B2C platform that analyzes county property data to find comparable properties with lower valuations, generating appeal reports helping US homeowners save thousands on property taxes. Architected full stack from ML algorithms to production deployment serving 50+ counties.
Multi-layer system with specialized components:
Designed custom distance metric combining Hamming distance for categorical features (location, property type, construction quality) and weighted Euclidean distance for numerical features (square footage, lot size, age). Normalized to [0,1] range with county-specific α tuning based on local assessment methodology. Formula: similarity = α * hamming + (1-α) * euclidean.
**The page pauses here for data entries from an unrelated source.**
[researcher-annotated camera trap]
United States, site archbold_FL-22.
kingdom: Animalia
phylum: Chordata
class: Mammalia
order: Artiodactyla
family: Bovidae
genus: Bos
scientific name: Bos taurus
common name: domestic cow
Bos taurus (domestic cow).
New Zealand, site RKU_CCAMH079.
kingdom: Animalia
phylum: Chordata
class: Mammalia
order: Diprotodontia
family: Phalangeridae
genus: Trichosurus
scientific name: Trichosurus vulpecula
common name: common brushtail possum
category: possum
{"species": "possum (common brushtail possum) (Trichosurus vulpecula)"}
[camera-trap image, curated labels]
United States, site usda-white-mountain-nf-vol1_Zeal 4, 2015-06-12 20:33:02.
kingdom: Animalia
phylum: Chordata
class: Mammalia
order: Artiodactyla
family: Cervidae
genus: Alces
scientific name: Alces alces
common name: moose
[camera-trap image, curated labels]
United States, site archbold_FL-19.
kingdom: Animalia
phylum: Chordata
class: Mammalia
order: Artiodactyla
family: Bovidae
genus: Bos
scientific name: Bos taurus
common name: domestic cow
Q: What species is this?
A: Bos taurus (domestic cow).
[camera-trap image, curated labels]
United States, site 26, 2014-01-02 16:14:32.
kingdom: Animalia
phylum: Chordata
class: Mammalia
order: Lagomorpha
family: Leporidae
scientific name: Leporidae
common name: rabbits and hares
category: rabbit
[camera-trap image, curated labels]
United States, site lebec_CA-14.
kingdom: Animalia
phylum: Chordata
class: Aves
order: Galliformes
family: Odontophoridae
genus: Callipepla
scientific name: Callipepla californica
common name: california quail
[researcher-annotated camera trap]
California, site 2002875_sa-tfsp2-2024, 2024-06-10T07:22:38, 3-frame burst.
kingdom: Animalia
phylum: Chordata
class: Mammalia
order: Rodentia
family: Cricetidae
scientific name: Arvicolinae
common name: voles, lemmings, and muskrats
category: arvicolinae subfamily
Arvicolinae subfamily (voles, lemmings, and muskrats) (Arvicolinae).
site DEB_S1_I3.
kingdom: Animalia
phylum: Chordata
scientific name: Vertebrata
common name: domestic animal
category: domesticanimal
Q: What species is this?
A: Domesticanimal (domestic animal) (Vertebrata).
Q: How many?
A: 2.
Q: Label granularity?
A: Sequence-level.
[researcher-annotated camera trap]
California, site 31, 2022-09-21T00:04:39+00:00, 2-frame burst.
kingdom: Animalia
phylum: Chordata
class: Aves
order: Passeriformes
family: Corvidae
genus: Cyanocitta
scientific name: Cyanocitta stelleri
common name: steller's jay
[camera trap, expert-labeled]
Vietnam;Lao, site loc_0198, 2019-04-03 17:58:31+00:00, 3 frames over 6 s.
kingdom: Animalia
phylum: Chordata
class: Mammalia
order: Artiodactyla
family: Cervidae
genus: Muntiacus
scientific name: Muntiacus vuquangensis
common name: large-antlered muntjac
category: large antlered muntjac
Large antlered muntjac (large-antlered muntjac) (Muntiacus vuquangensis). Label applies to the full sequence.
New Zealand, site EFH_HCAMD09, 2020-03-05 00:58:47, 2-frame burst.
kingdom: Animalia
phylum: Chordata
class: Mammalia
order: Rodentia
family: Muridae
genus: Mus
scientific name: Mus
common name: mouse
Reduced search time from 30+ seconds to <2 seconds through spatial indexing (KD-trees, ball-trees), pre-computed similarity matrices for common searches, and county-specific model weight caching. Implemented nearest neighbor search with scikit-learn optimized for property data characteristics.
Built ETL system handling diverse county formats (CSV, Excel, PDF scraping) with automated validation catching >90% errors, heuristic-based imputation for missing values, and pluggable parsers for rapid county onboarding. Enriched property data with geographic features (school districts, crime rates, market trends).
Microservices design isolating property search, report generation, and payments. Kubernetes horizontal pod autoscaling based on traffic patterns, PostgreSQL read replicas for report-heavy workloads, and CDN for static assets. Deployed with GitOps CI/CD ensuring zero-downtime updates.
Average user saves $2,500 annually with 70%+ appeal success rate. Platform automates 95% of report generation with legal compliance for state-specific requirements. Supports 50+ counties processing millions of property records.